Eat, drink, and know what you will or won't do in the kitchen


* Don't know when children's books will make an appearance - I'm immersed in Sense and Sensibility right now.

6.01.2008

How to Cook 101 Class

On Saturday morning, I attended my first “How to Cook” class at the Institute of Culinary Education – there will be two more classes the next couple Saturdays.

To sum up, the class helped me realize I already know how to cook.

There are about 12 of us in the class and we began by sitting at a long table. We introduced ourselves and shared why we’re taking the class; out of the whole class, I believe there were only 1 or 2 other people, in addition to myself, who ‘fessed up to already knowing how to cook. Otherwise, most people said some variation of “I’m sick of takeout.” Chef Melanie Underwood talked with us for a bit and then we broke up into three groups and made different dishes. My group made a mixed Mediterranean platter, melon and prosciutto, and “chocolate-dipped morsels.” Group 1 made shrimp cocktail, a smoked salmon platter, and “chocolate-dipped morsels.” Group 2 made tomato and mozzarella, guacamole and chips, and “chocolate-dipped morsels.” After we made all our dishes and presented them, we sat down to the table again (which had been set up with full place settings and wine) and enjoyed each other’s food. Good conversation about food ensued.

So, those of you foodies who read my blog, you can guess how under-challenged I felt. However, part of the reason I took the basic class was because I wanted to really master the basics. I wanted to start at the beginning. In that spirit, here are the things I learned from Chef Melanie in our first class that I did not previously know:

1. If an avocado is underripe, sprinkle lime juice and salt on it to make it edible.

2. As a rule, when you taste for seasoning, eat it how you’ll be eating it later. For example, don’t taste the guacamole on a spoon – use a chip. Totally obvious, right? Well, I’ll confess that this never occurred to me.

3. The folks who made the shrimp cocktail poached the shrimp in a court bouillon, which I had never heard of. Here is the recipe given to us:

2 qt water
Freshly squeezed juice of 2 lemons
1 bay leaf
8 black peppercorns (whole)
2 tbsp salt

We were also told that we could use this recipe to poach mushrooms and veggies.

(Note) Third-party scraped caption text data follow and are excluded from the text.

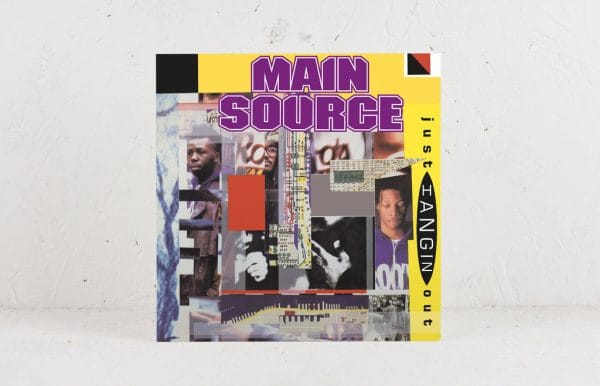 Main Source - Just Hangin' Out - Mr Bongo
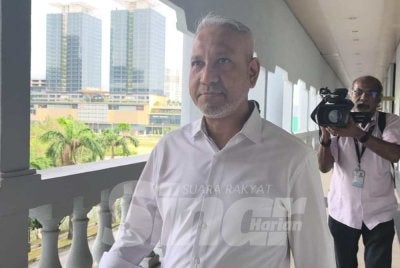 Mohd Zaid hadir ke Mahkamah Sesyen Kuala Lumpur pada Khamis.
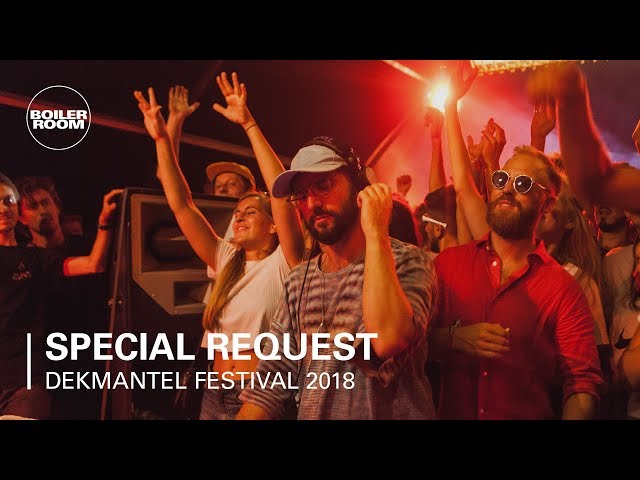 Special Request | Boiler Room x Dekmantel Festival 2018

4. If you’re cooking shrimp that haven’t been shelled and deveined, do so after they’re cooked. Cooking the shrimp in the shell gives them more flavor.

5. Don’t refrigerate corn. But refrigerate mushrooms.

6. Domestic prosciutto tastes different than imported because domestic doesn’t have to be aged as long.

7. Belgian endive is pronounced “en-dive” or “ahn-deev” – both pronunciations are correct.

8. Got some old spices that have lost their oomph? Put them in a small skillet on medium heat for 30 seconds before using. BAM!

9. Bibb lettuce? Boston lettuce? Butter lettuce? Yep, all the same thing.

10. Better quality chocolate is less likely to burn. I’ve always used good quality chocolate…but for flavor. Now there’s an additional reason!

And last but not least, I learned that chocolate-dipped potato chips kick ass. Truly. Don’t knock it until you’ve tried it!